You can leave your AC on and circulatory fans on, just turn off all the exhaust venting.

If you get pyrithium directly on your plant, it WILL kill the leaves and turn them funky colors. If you have your plants trimmed up, spray a little underneath the canopy, if you can. Otherwise, ensure the bomb is placed in an area of the grow so that it will not spray directly on your plants. Let the circualtory fans disperse it throughout your room.


----------



## zipflip (Jun 29, 2009)

wow man, that sounds a bit harsh to use on mj man.
 personally
  i'll never use any product wit the word "BOMB" in it on any my girls no matter wat the reason.
 unless of course say i started like 50 plants an everyone turned out male. i'd just get a bomb an give up an blow the whole thing up  LOL

ya know, i cant help but wonder if products like these are maybe the reason for so many wierd mutant things goin on wit mj plants  which i too have notice an abundance on lately. like maybe the big seed breeders use all sorts chemicals etc to do watever and god only knows wats all in the stuff they put on mj now a days an who's to say its long term after affects dont affect things.
  i know i wouldnt wanan smoke any teh bud your bombing.  
  my future kids if any might be born wit flippers or somethin LOL


----------



## The Hemp Goddess (Jun 29, 2009)

zipflip said:
			
		

> wow man, that sounds a bit harsh to use on mj man.
> personally
> i'll never use any product wit the word "BOMB" in it on any my girls no matter wat the reason.
> unless of course say i started like 50 plants an everyone turned out male. i'd just get a bomb an give up an blow the whole thing up  LOL
> ...



LOL--I'm not sure that smoking spider mites and their eggs would be any better...


----------



## Lemmongrass (Jun 29, 2009)

IIRC it comes from a flower and inst nearly as scary as the name implies.


----------



## Hick (Jun 30, 2009)

one other thing about pyrithium, is it isn't very effective on mites. It IS an 'insecticide'. Mites are arachnophobes(spiders).


----------



## pcduck (Jun 30, 2009)

I used a combination of iso and water for one treatment, then used _Garden Safe House Plant & Garden Insect Spray_, then iso again. Have not seen the nasty little snots since and don't want to see them again.


----------



## dirtyolsouth (Jun 30, 2009)

Are you in flower?  I dunno about setting off a bomb if that's the case imho...   I had a moderate infestation several years ago early in flower and we used CO2 to suffocate them to death and it worked very well.  At the end of the bloom we really cleaned out the room, sprayed a diliuted bleach/water mixture and set off bug bombs and did another CO2 gassing...  My buddy had some Avid at the time so we used to do a quick dip of the clones after rooting them for preventative and we never saw another mite for the remaining year or so we were at that location.  I've gotten away from using Avid as it's pretty scary stuff.  It's effective here in the south but out west in Cali and BC it was so overused that mites have built up a tolerance to the stuff and it isn't nearly as effective anymore.  CO2 doesn't hurt anything but the mites and YOU if you stay in the CO2 saturated room as there is a lack of oxygen and you can pass out and suffocate too...

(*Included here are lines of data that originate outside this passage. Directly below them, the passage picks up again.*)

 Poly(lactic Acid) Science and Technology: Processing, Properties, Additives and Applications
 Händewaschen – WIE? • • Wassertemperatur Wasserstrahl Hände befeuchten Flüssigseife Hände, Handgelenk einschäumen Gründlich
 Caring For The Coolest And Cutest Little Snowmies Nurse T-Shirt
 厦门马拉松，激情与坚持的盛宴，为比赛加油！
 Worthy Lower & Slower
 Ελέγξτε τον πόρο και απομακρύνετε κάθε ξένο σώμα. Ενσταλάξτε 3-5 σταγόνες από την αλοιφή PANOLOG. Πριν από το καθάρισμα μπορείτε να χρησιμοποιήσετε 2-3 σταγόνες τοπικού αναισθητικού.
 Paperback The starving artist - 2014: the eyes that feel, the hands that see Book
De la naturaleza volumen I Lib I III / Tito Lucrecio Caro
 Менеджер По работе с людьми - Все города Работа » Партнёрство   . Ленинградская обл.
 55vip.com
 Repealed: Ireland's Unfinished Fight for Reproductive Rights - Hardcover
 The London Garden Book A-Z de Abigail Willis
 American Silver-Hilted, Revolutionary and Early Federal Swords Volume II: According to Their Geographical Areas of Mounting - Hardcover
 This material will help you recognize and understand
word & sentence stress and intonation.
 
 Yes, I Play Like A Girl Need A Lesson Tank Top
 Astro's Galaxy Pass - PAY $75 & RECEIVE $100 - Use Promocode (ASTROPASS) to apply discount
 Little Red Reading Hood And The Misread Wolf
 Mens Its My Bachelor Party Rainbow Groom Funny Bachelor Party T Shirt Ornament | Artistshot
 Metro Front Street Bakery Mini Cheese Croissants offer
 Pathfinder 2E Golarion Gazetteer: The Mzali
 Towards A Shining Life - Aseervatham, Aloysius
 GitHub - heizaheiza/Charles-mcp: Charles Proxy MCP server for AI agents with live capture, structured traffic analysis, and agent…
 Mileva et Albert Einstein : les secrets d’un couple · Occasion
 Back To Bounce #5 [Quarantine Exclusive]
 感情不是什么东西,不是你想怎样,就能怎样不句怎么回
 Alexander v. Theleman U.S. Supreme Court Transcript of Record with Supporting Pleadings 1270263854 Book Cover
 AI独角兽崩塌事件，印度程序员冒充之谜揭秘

To do this technique you need to get a 20lb CO2 cylinder and let it empty it's contents into your grow room with the ventilation off but with fans going.  It wasn't summer so we didn't have A/C but if it was me I'd leave it off for a dark cycle if I used CO2 this way.

Ideally you should use a regulator to release the gas as those tanks can freeze up if you just open the valve and let it rip IME...

Also...  BE CAREFUL if you have to go into the room...  It can smother and suffocate you too!    If the mites don't have any air you won't either...  At the end of the 12 hr darkness quickly go into the room and turn on your a/c and ventilation fan and get back out, leave the door open and give it a good 15 minutes to a half hour to replenish the oxygen in the room...   If you stay in the room you could pass out from lack of oxygen.

We used two applications... two entire 20 lb tanks but it was $60 well spent as we caught the infestation early on and the buds developed without any nasty critters.

Any-hoo.  Just a kinder, gentler thought...

Peace!


----------



## NorCalHal (Jun 30, 2009)

Hick said:
			
		

> one other thing about pyrithium, is it isn't very effective on mites. It IS an 'insecticide'. Mites are arachnophobes(spiders).


 

Great point. I have NEVER seen a pyrithium "bomb" eridicate spidermites from a grow. It will help control it, but it won't rid your garden, imo.


----------